### Problem statement:
Set down all of the records word for word.

(Beginning of Exercise inputs)

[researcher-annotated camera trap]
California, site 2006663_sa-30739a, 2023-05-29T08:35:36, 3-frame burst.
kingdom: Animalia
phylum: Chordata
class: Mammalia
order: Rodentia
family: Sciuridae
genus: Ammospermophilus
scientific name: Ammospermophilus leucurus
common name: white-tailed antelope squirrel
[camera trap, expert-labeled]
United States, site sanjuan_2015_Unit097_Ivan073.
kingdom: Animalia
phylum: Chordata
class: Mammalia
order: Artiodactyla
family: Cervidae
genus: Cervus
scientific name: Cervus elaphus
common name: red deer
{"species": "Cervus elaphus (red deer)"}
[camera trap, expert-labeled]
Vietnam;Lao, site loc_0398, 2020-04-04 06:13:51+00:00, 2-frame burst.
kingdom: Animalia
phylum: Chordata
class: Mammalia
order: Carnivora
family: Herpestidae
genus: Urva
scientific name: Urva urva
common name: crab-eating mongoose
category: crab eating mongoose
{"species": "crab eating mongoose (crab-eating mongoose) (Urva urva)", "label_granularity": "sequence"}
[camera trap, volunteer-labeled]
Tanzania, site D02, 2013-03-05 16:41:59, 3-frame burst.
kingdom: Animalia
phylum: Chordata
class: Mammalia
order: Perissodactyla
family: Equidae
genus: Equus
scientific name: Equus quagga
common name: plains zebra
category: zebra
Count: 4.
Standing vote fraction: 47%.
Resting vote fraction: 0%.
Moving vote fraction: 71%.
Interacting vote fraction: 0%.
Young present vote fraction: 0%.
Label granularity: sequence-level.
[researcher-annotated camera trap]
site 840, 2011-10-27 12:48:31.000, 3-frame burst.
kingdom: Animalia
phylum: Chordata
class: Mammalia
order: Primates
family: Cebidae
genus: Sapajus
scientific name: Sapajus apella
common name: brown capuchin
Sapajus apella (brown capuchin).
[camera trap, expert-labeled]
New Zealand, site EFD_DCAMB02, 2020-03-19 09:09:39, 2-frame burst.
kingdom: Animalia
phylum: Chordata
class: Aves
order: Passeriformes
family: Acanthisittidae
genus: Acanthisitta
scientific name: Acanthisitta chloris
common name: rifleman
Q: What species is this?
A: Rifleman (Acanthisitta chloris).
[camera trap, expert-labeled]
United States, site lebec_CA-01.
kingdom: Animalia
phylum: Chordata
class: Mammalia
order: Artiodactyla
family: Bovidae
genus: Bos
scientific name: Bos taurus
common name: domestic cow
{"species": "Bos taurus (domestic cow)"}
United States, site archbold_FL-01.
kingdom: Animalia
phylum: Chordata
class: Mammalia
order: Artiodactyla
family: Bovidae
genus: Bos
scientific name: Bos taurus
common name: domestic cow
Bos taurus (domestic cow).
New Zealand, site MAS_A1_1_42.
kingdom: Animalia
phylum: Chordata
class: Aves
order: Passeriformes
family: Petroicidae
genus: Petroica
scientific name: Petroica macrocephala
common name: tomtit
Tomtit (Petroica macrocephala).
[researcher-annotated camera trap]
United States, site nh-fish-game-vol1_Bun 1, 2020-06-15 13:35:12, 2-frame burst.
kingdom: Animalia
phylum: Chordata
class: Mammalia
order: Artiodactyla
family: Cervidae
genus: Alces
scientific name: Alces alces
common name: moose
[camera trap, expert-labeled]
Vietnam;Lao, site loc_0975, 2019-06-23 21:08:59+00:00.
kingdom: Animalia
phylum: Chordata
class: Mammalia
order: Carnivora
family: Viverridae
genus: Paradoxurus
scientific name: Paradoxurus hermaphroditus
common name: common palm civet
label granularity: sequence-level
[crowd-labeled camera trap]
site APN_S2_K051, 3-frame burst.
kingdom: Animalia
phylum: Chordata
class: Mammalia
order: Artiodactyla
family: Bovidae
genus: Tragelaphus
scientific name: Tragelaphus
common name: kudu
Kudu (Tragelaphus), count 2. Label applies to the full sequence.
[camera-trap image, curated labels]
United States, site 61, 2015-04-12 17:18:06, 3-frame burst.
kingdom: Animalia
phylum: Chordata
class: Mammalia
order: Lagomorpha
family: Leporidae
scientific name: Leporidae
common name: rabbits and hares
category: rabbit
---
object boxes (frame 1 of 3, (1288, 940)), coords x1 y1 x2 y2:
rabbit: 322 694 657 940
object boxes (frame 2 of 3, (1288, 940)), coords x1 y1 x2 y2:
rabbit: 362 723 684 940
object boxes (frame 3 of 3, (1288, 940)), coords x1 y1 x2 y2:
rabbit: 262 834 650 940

(End of Exercise inputs)

### Written reply:
[researcher-annotated camera trap]
California, site 2006663_sa-30739a, 2023-05-29T08:35:36, 3-frame burst.
kingdom: Animalia
phylum: Chordata
class: Mammalia
order: Rodentia
family: Sciuridae
genus: Ammospermophilus
scientific name: Ammospermophilus leucurus
common name: white-tailed antelope squirrel
[camera trap, expert-labeled]
United States, site sanjuan_2015_Unit097_Ivan073.
kingdom: Animalia
phylum: Chordata
class: Mammalia
order: Artiodactyla
family: Cervidae
genus: Cervus
scientific name: Cervus elaphus
common name: red deer
{"species": "Cervus elaphus (red deer)"}
[camera trap, expert-labeled]
Vietnam;Lao, site loc_0398, 2020-04-04 06:13:51+00:00, 2-frame burst.
kingdom: Animalia
phylum: Chordata
class: Mammalia
order: Carnivora
family: Herpestidae
genus: Urva
scientific name: Urva urva
common name: crab-eating mongoose
category: crab eating mongoose
{"species": "crab eating mongoose (crab-eating mongoose) (Urva urva)", "label_granularity": "sequence"}
[camera trap, volunteer-labeled]
Tanzania, site D02, 2013-03-05 16:41:59, 3-frame burst.
kingdom: Animalia
phylum: Chordata
class: Mammalia
order: Perissodactyla
family: Equidae
genus: Equus
scientific name: Equus quagga
common name: plains zebra
category: zebra
Count: 4.
Standing vote fraction: 47%.
Resting vote fraction: 0%.
Moving vote fraction: 71%.
Interacting vote fraction: 0%.
Young present vote fraction: 0%.
Label granularity: sequence-level.
[researcher-annotated camera trap]
site 840, 2011-10-27 12:48:31.000, 3-frame burst.
kingdom: Animalia
phylum: Chordata
class: Mammalia
order: Primates
family: Cebidae
genus: Sapajus
scientific name: Sapajus apella
common name: brown capuchin
Sapajus apella (brown capuchin).
[camera trap, expert-labeled]
New Zealand, site EFD_DCAMB02, 2020-03-19 09:09:39, 2-frame burst.
kingdom: Animalia
phylum: Chordata
class: Aves
order: Passeriformes
family: Acanthisittidae
genus: Acanthisitta
scientific name: Acanthisitta chloris
common name: rifleman
Q: What species is this?
A: Rifleman (Acanthisitta chloris).
[camera trap, expert-labeled]
United States, site lebec_CA-01.
kingdom: Animalia
phylum: Chordata
class: Mammalia
order: Artiodactyla
family: Bovidae
genus: Bos
scientific name: Bos taurus
common name: domestic cow
{"species": "Bos taurus (domestic cow)"}
United States, site archbold_FL-01.
kingdom: Animalia
phylum: Chordata
class: Mammalia
order: Artiodactyla
family: Bovidae
genus: Bos
scientific name: Bos taurus
common name: domestic cow
Bos taurus (domestic cow).
New Zealand, site MAS_A1_1_42.
kingdom: Animalia
phylum: Chordata
class: Aves
order: Passeriformes
family: Petroicidae
genus: Petroica
scientific name: Petroica macrocephala
common name: tomtit
Tomtit (Petroica macrocephala).
[researcher-annotated camera trap]
United States, site nh-fish-game-vol1_Bun 1, 2020-06-15 13:35:12, 2-frame burst.
kingdom: Animalia
phylum: Chordata
class: Mammalia
order: Artiodactyla
family: Cervidae
genus: Alces
scientific name: Alces alces
common name: moose
[camera trap, expert-labeled]
Vietnam;Lao, site loc_0975, 2019-06-23 21:08:59+00:00.
kingdom: Animalia
phylum: Chordata
class: Mammalia
order: Carnivora
family: Viverridae
genus: Paradoxurus
scientific name: Paradoxurus hermaphroditus
common name: common palm civet
label granularity: sequence-level
[crowd-labeled camera trap]
site APN_S2_K051, 3-frame burst.
kingdom: Animalia
phylum: Chordata
class: Mammalia
order: Artiodactyla
family: Bovidae
genus: Tragelaphus
scientific name: Tragelaphus
common name: kudu
Kudu (Tragelaphus), count 2. Label applies to the full sequence.
[camera-trap image, curated labels]
United States, site 61, 2015-04-12 17:18:06, 3-frame burst.
kingdom: Animalia
phylum: Chordata
class: Mammalia
order: Lagomorpha
family: Leporidae
scientific name: Leporidae
common name: rabbits and hares
category: rabbit
---
object boxes (frame 1 of 3, (1288, 940)), coords x1 y1 x2 y2:
rabbit: 322 694 657 940
object boxes (frame 2 of 3, (1288, 940)), coords x1 y1 x2 y2:
rabbit: 362 723 684 940
object boxes (frame 3 of 3, (1288, 940)), coords x1 y1 x2 y2:
rabbit: 262 834 650 940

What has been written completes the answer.